Emotion Classification: How Does an Automated System Compare to Naive Human Coders?
This addresses the debate over automated vs. human emotion classification for applications in human-computer interaction, showing incremental progress by demonstrating superior performance of an existing method.
The study compared a state-of-the-art automated system to 138 naive human coders in speech-based emotion classification across six emotions, arousal, and valence classes, finding that the computer system outperformed humans in almost all cases and could improve accuracy by rejecting uncertain classifications.

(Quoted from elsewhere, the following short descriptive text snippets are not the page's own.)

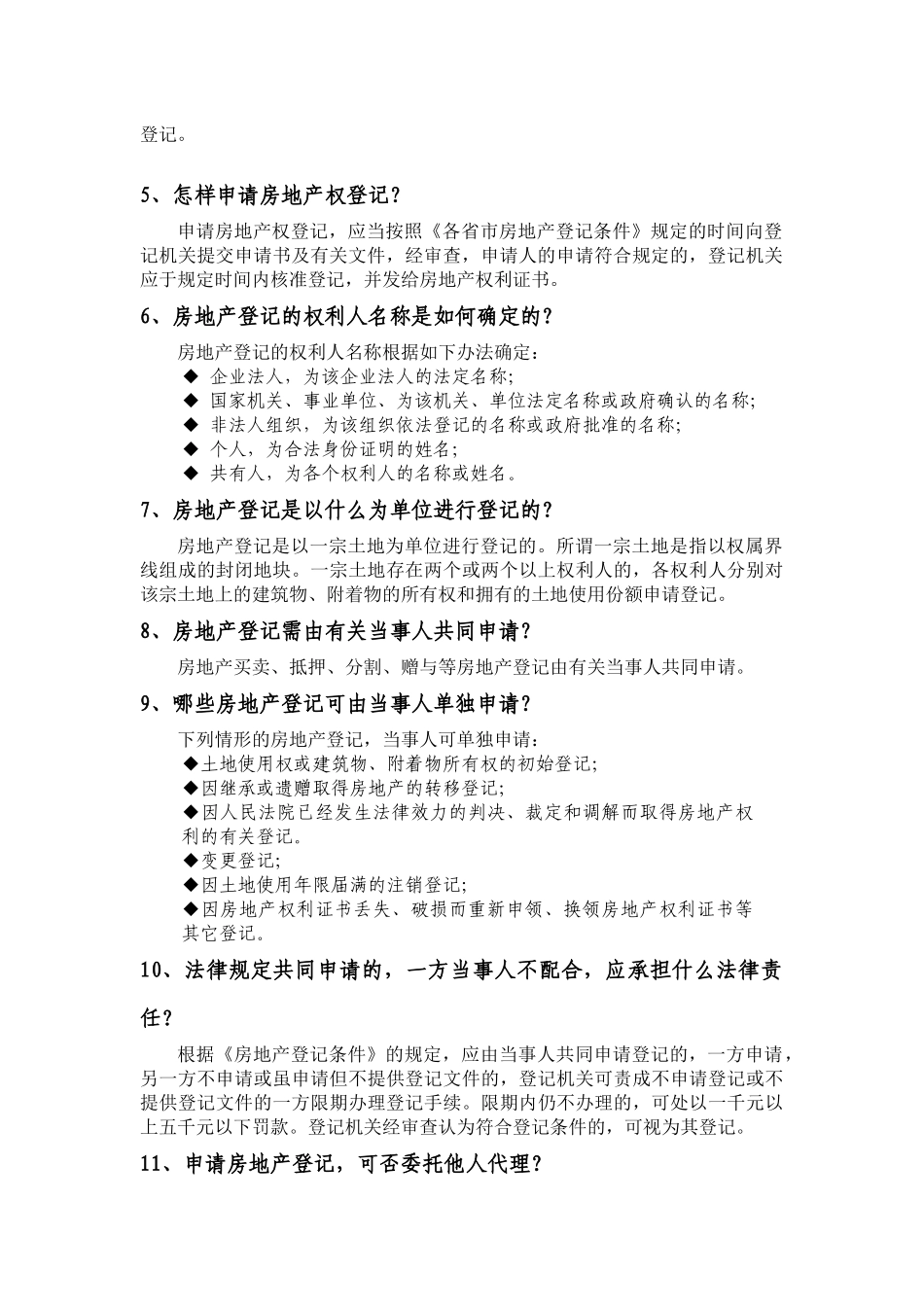 项目个案问答_第2页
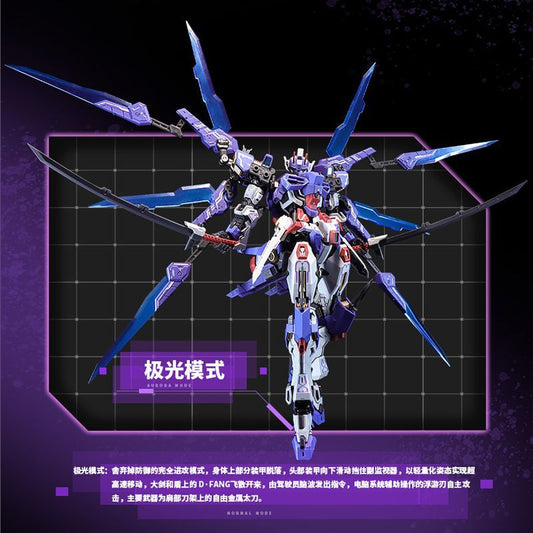 Eddas Industries 1/100 Valkyrie Metal Frame Model Kit
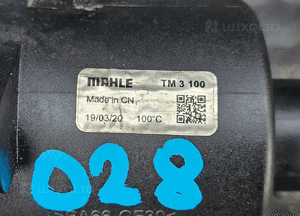 Termostat 06B121111K Obudowa Czujnik Krociec 1.8 T 2.0 ALT Audi A4 B6 B7 A6 C5 VW 3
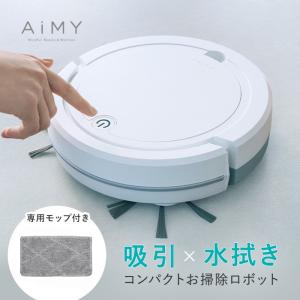 掃除機・クリーナー TSUKAMOTO AIM-ROBO1 ツカモトエイム ロボットクリーナー(ロボット掃除機) AIM-ROB01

The fact that emotions play a vital role in social interactions, along with the demand for novel human-computer interaction applications, have led to the development of a number of automatic emotion classification systems. However, it is still debatable whether the performance of such systems can compare with human coders. To address this issue, in this study, we present a comprehensive comparison in a speech-based emotion classification task between 138 Amazon Mechanical Turk workers (Turkers) and a state-of-the-art automatic computer system. The comparison includes classifying speech utterances into six emotions (happy, neutral, sad, anger, disgust and fear), into three arousal classes (active, passive, and neutral), and into three valence classes (positive, negative, and neutral). The results show that the computer system outperforms the naive Turkers in almost all cases. Furthermore, the computer system can increase the classification accuracy by rejecting to classify utterances for which it is not confident, while the Turkers do not show a significantly higher classification accuracy on their confident utterances versus unconfident ones.